Tuesday, August 25, 2009

Facilis est descensus Averno.

I read the entire Aeneid twice, once in each language, once upon a time. Needless to say, I did not remember this line, although it aptly describes so much of human history: "easy is the descent to Hell"

Although, I question whether the line has been reproduced faithfully; "facilis descensus Averno est" seems the more likely arrangement in the original. Of course, that would be a prose trope, putting the verb last: one imagines that was a good reason to write it this way in verse.

For more Virgil references, see here.

Saturday, August 8, 2009

H.R. 3200

Say hello to my Very Large Friend: A Bill to provide affordable, quality health care for all Americans and reduce the growth in health care spending, and for other purposes.

1,000 pages of nobody knows what. If this is self-government, sign me up for autocracy, please.

Monday, August 3, 2009

The Crape Myrtle

Like most worthwhile things this side of cathedral and war memorials, the crape myrtle is both beautiful and unassuming. It has such a subtle effect on the landscape when not in bloom that I spent six winters in the midwest without realizing that the tree simply does not grow there at all. I only noted its conspicuous absence among the retarded summertime---a word used generously if there ever were one---progress of the plains' flora.

I won't bother with the scientific names and that sort of thing. Not because such information isn't useful or worthwhile, but because I would simply be cutting and pasting, which is mildly disingenuous. Anyone can look these things up as well as I can. I will note, however, that the shrub is not native to the Americas, but comes from Asia. Unlike other Old World imports prevalent in the South (see "kudzu"), crape myrtle behaves well and as expected. Also unlike other notable Southern flora, it is highly multi-functional. Keep it trimmed and it makes a pleasant bush. Let it grow up and prune lower branches and it becomes a delightful small tree. Spare it all attention from the loppers and it expand in every direction like a large botanical globe.

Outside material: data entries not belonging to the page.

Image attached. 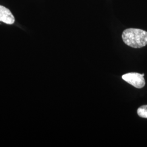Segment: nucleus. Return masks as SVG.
I'll return each mask as SVG.
<instances>
[{
    "mask_svg": "<svg viewBox=\"0 0 147 147\" xmlns=\"http://www.w3.org/2000/svg\"><path fill=\"white\" fill-rule=\"evenodd\" d=\"M137 114L140 117L147 118V105H143L137 110Z\"/></svg>",
    "mask_w": 147,
    "mask_h": 147,
    "instance_id": "4",
    "label": "nucleus"
},
{
    "mask_svg": "<svg viewBox=\"0 0 147 147\" xmlns=\"http://www.w3.org/2000/svg\"><path fill=\"white\" fill-rule=\"evenodd\" d=\"M0 21L9 25L14 24L15 21V18L11 11L2 5H0Z\"/></svg>",
    "mask_w": 147,
    "mask_h": 147,
    "instance_id": "3",
    "label": "nucleus"
},
{
    "mask_svg": "<svg viewBox=\"0 0 147 147\" xmlns=\"http://www.w3.org/2000/svg\"><path fill=\"white\" fill-rule=\"evenodd\" d=\"M144 76V74L129 73L123 75L121 78L126 82L136 88H142L146 84Z\"/></svg>",
    "mask_w": 147,
    "mask_h": 147,
    "instance_id": "2",
    "label": "nucleus"
},
{
    "mask_svg": "<svg viewBox=\"0 0 147 147\" xmlns=\"http://www.w3.org/2000/svg\"><path fill=\"white\" fill-rule=\"evenodd\" d=\"M123 42L133 48H141L147 45V32L137 28H128L122 34Z\"/></svg>",
    "mask_w": 147,
    "mask_h": 147,
    "instance_id": "1",
    "label": "nucleus"
}]
</instances>
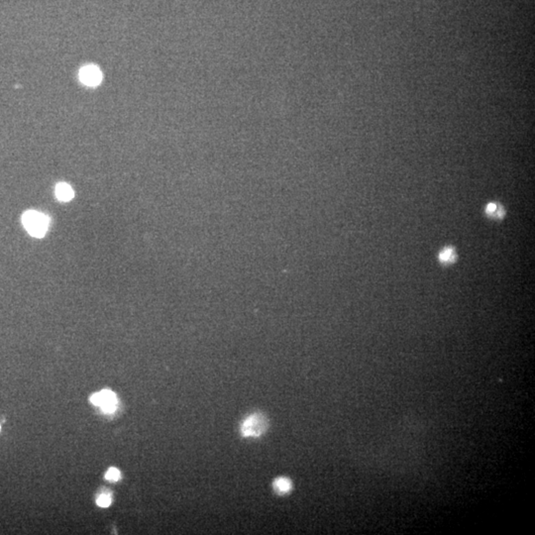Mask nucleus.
I'll list each match as a JSON object with an SVG mask.
<instances>
[{
    "label": "nucleus",
    "instance_id": "1",
    "mask_svg": "<svg viewBox=\"0 0 535 535\" xmlns=\"http://www.w3.org/2000/svg\"><path fill=\"white\" fill-rule=\"evenodd\" d=\"M49 217L43 213L30 210L23 214L22 223L28 233L34 237L42 238L49 227Z\"/></svg>",
    "mask_w": 535,
    "mask_h": 535
},
{
    "label": "nucleus",
    "instance_id": "2",
    "mask_svg": "<svg viewBox=\"0 0 535 535\" xmlns=\"http://www.w3.org/2000/svg\"><path fill=\"white\" fill-rule=\"evenodd\" d=\"M269 421L265 415L255 413L246 418L241 425L240 432L244 437H259L268 429Z\"/></svg>",
    "mask_w": 535,
    "mask_h": 535
},
{
    "label": "nucleus",
    "instance_id": "3",
    "mask_svg": "<svg viewBox=\"0 0 535 535\" xmlns=\"http://www.w3.org/2000/svg\"><path fill=\"white\" fill-rule=\"evenodd\" d=\"M91 400L94 405H99L104 413L107 414L113 413L117 406L116 395L111 391L104 390L100 393L94 394L92 396Z\"/></svg>",
    "mask_w": 535,
    "mask_h": 535
},
{
    "label": "nucleus",
    "instance_id": "4",
    "mask_svg": "<svg viewBox=\"0 0 535 535\" xmlns=\"http://www.w3.org/2000/svg\"><path fill=\"white\" fill-rule=\"evenodd\" d=\"M79 79L86 86L95 87L100 84L102 74L98 68L94 66H87L80 70Z\"/></svg>",
    "mask_w": 535,
    "mask_h": 535
},
{
    "label": "nucleus",
    "instance_id": "5",
    "mask_svg": "<svg viewBox=\"0 0 535 535\" xmlns=\"http://www.w3.org/2000/svg\"><path fill=\"white\" fill-rule=\"evenodd\" d=\"M485 212L488 217L493 218V219H502L506 215L505 209L502 207L501 204L496 203V202L488 203L486 207Z\"/></svg>",
    "mask_w": 535,
    "mask_h": 535
},
{
    "label": "nucleus",
    "instance_id": "6",
    "mask_svg": "<svg viewBox=\"0 0 535 535\" xmlns=\"http://www.w3.org/2000/svg\"><path fill=\"white\" fill-rule=\"evenodd\" d=\"M73 195H74L73 190L68 184L61 183V184L57 185V186H56V196L58 197L59 200L67 202V201H70V199H72Z\"/></svg>",
    "mask_w": 535,
    "mask_h": 535
},
{
    "label": "nucleus",
    "instance_id": "7",
    "mask_svg": "<svg viewBox=\"0 0 535 535\" xmlns=\"http://www.w3.org/2000/svg\"><path fill=\"white\" fill-rule=\"evenodd\" d=\"M439 262L444 265H450L457 260V254L453 247H446L438 255Z\"/></svg>",
    "mask_w": 535,
    "mask_h": 535
},
{
    "label": "nucleus",
    "instance_id": "8",
    "mask_svg": "<svg viewBox=\"0 0 535 535\" xmlns=\"http://www.w3.org/2000/svg\"><path fill=\"white\" fill-rule=\"evenodd\" d=\"M273 487H274L275 490L278 493H279V495H284V493H287L293 488V484H292V481L290 479L281 477V478H278L274 481Z\"/></svg>",
    "mask_w": 535,
    "mask_h": 535
},
{
    "label": "nucleus",
    "instance_id": "9",
    "mask_svg": "<svg viewBox=\"0 0 535 535\" xmlns=\"http://www.w3.org/2000/svg\"><path fill=\"white\" fill-rule=\"evenodd\" d=\"M105 478L109 481H118L120 479V472L116 468H110L106 473Z\"/></svg>",
    "mask_w": 535,
    "mask_h": 535
},
{
    "label": "nucleus",
    "instance_id": "10",
    "mask_svg": "<svg viewBox=\"0 0 535 535\" xmlns=\"http://www.w3.org/2000/svg\"><path fill=\"white\" fill-rule=\"evenodd\" d=\"M96 503H97V505H98L99 507H101V508H108V507L110 506V504H111V499H110V497L107 496V495H101V496L97 499Z\"/></svg>",
    "mask_w": 535,
    "mask_h": 535
}]
</instances>
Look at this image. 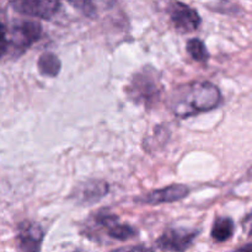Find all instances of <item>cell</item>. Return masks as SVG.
I'll return each mask as SVG.
<instances>
[{
	"label": "cell",
	"instance_id": "1",
	"mask_svg": "<svg viewBox=\"0 0 252 252\" xmlns=\"http://www.w3.org/2000/svg\"><path fill=\"white\" fill-rule=\"evenodd\" d=\"M220 103V90L209 81H193L179 86L172 91L169 98L170 110L179 118L208 112Z\"/></svg>",
	"mask_w": 252,
	"mask_h": 252
},
{
	"label": "cell",
	"instance_id": "2",
	"mask_svg": "<svg viewBox=\"0 0 252 252\" xmlns=\"http://www.w3.org/2000/svg\"><path fill=\"white\" fill-rule=\"evenodd\" d=\"M161 89V78L159 71L153 66H145L133 75L126 91L133 102L150 106L159 98Z\"/></svg>",
	"mask_w": 252,
	"mask_h": 252
},
{
	"label": "cell",
	"instance_id": "3",
	"mask_svg": "<svg viewBox=\"0 0 252 252\" xmlns=\"http://www.w3.org/2000/svg\"><path fill=\"white\" fill-rule=\"evenodd\" d=\"M42 33V26L33 20H21L14 24L9 31V51L14 56L24 53L27 48L38 41Z\"/></svg>",
	"mask_w": 252,
	"mask_h": 252
},
{
	"label": "cell",
	"instance_id": "4",
	"mask_svg": "<svg viewBox=\"0 0 252 252\" xmlns=\"http://www.w3.org/2000/svg\"><path fill=\"white\" fill-rule=\"evenodd\" d=\"M167 14L175 29L181 33H189L201 26L202 20L197 10L179 0H171L169 2Z\"/></svg>",
	"mask_w": 252,
	"mask_h": 252
},
{
	"label": "cell",
	"instance_id": "5",
	"mask_svg": "<svg viewBox=\"0 0 252 252\" xmlns=\"http://www.w3.org/2000/svg\"><path fill=\"white\" fill-rule=\"evenodd\" d=\"M198 230L184 228H171L162 233L158 239L157 245L161 250L169 252H184L189 250L198 236Z\"/></svg>",
	"mask_w": 252,
	"mask_h": 252
},
{
	"label": "cell",
	"instance_id": "6",
	"mask_svg": "<svg viewBox=\"0 0 252 252\" xmlns=\"http://www.w3.org/2000/svg\"><path fill=\"white\" fill-rule=\"evenodd\" d=\"M96 225L102 228L106 231V235L113 240L126 241L134 238L137 235V231L128 224L121 223L117 216L112 213H107L106 211H101L95 214Z\"/></svg>",
	"mask_w": 252,
	"mask_h": 252
},
{
	"label": "cell",
	"instance_id": "7",
	"mask_svg": "<svg viewBox=\"0 0 252 252\" xmlns=\"http://www.w3.org/2000/svg\"><path fill=\"white\" fill-rule=\"evenodd\" d=\"M61 0H12L17 12L38 19H51L58 10Z\"/></svg>",
	"mask_w": 252,
	"mask_h": 252
},
{
	"label": "cell",
	"instance_id": "8",
	"mask_svg": "<svg viewBox=\"0 0 252 252\" xmlns=\"http://www.w3.org/2000/svg\"><path fill=\"white\" fill-rule=\"evenodd\" d=\"M189 194V187L182 184H174L165 189H155V191L149 192L144 196L139 197L135 201L143 204H152V206H158L161 203H172V202L181 201L186 198Z\"/></svg>",
	"mask_w": 252,
	"mask_h": 252
},
{
	"label": "cell",
	"instance_id": "9",
	"mask_svg": "<svg viewBox=\"0 0 252 252\" xmlns=\"http://www.w3.org/2000/svg\"><path fill=\"white\" fill-rule=\"evenodd\" d=\"M44 231L37 223L24 221L19 226L17 241L20 252H41Z\"/></svg>",
	"mask_w": 252,
	"mask_h": 252
},
{
	"label": "cell",
	"instance_id": "10",
	"mask_svg": "<svg viewBox=\"0 0 252 252\" xmlns=\"http://www.w3.org/2000/svg\"><path fill=\"white\" fill-rule=\"evenodd\" d=\"M108 185L105 181L90 180L79 187L75 191V198L81 203H95L107 194Z\"/></svg>",
	"mask_w": 252,
	"mask_h": 252
},
{
	"label": "cell",
	"instance_id": "11",
	"mask_svg": "<svg viewBox=\"0 0 252 252\" xmlns=\"http://www.w3.org/2000/svg\"><path fill=\"white\" fill-rule=\"evenodd\" d=\"M234 230H235L234 221L230 218L223 217V218H218L214 221L211 235L218 243H224L234 235Z\"/></svg>",
	"mask_w": 252,
	"mask_h": 252
},
{
	"label": "cell",
	"instance_id": "12",
	"mask_svg": "<svg viewBox=\"0 0 252 252\" xmlns=\"http://www.w3.org/2000/svg\"><path fill=\"white\" fill-rule=\"evenodd\" d=\"M38 69L42 75L44 76H57L61 71V61L58 57L51 52L42 53L38 59Z\"/></svg>",
	"mask_w": 252,
	"mask_h": 252
},
{
	"label": "cell",
	"instance_id": "13",
	"mask_svg": "<svg viewBox=\"0 0 252 252\" xmlns=\"http://www.w3.org/2000/svg\"><path fill=\"white\" fill-rule=\"evenodd\" d=\"M187 52L197 62H206L209 58L208 49L199 38H192L187 42Z\"/></svg>",
	"mask_w": 252,
	"mask_h": 252
},
{
	"label": "cell",
	"instance_id": "14",
	"mask_svg": "<svg viewBox=\"0 0 252 252\" xmlns=\"http://www.w3.org/2000/svg\"><path fill=\"white\" fill-rule=\"evenodd\" d=\"M71 5H73L75 9H78L79 11L83 12L85 16L93 17L96 16V7L94 5L93 0H68Z\"/></svg>",
	"mask_w": 252,
	"mask_h": 252
},
{
	"label": "cell",
	"instance_id": "15",
	"mask_svg": "<svg viewBox=\"0 0 252 252\" xmlns=\"http://www.w3.org/2000/svg\"><path fill=\"white\" fill-rule=\"evenodd\" d=\"M9 52V30L6 24L0 19V58Z\"/></svg>",
	"mask_w": 252,
	"mask_h": 252
},
{
	"label": "cell",
	"instance_id": "16",
	"mask_svg": "<svg viewBox=\"0 0 252 252\" xmlns=\"http://www.w3.org/2000/svg\"><path fill=\"white\" fill-rule=\"evenodd\" d=\"M148 250L145 248H121L118 250L112 252H147Z\"/></svg>",
	"mask_w": 252,
	"mask_h": 252
},
{
	"label": "cell",
	"instance_id": "17",
	"mask_svg": "<svg viewBox=\"0 0 252 252\" xmlns=\"http://www.w3.org/2000/svg\"><path fill=\"white\" fill-rule=\"evenodd\" d=\"M234 252H252V246L251 244H246L245 246H243V248H239L238 250H235Z\"/></svg>",
	"mask_w": 252,
	"mask_h": 252
}]
</instances>
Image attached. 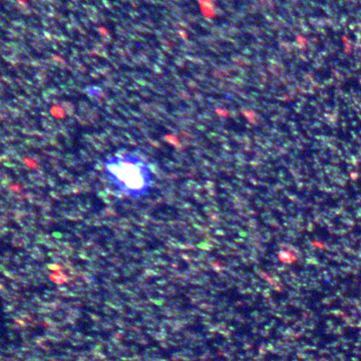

Despite its foreign heritage, the crape myrtle is a proper Southern shrub, largely because it is never in a hurry. It knows quite well that irises, day lilies, and magnolias will regale the neighborhood through the spring and early summer. So it comes later, to add color to July and August, when it faces less competition. And like any good friend, its arrival is not only timely but called for. Come late July and August the lawn considers dying off, asphalt stays sticky through the night, and a neighboring state just might try to resolve its carpetbagger-induced water shortage by attempting to annex part of your local river. But while the birch trees wilt in the heat, the crape myrtle puts forth an effusion of color. Together with the choices watermelons, now available, the crape myrtle gently reminds us to enjoy every moment of summer in spite of heat, humidity, and mosquito.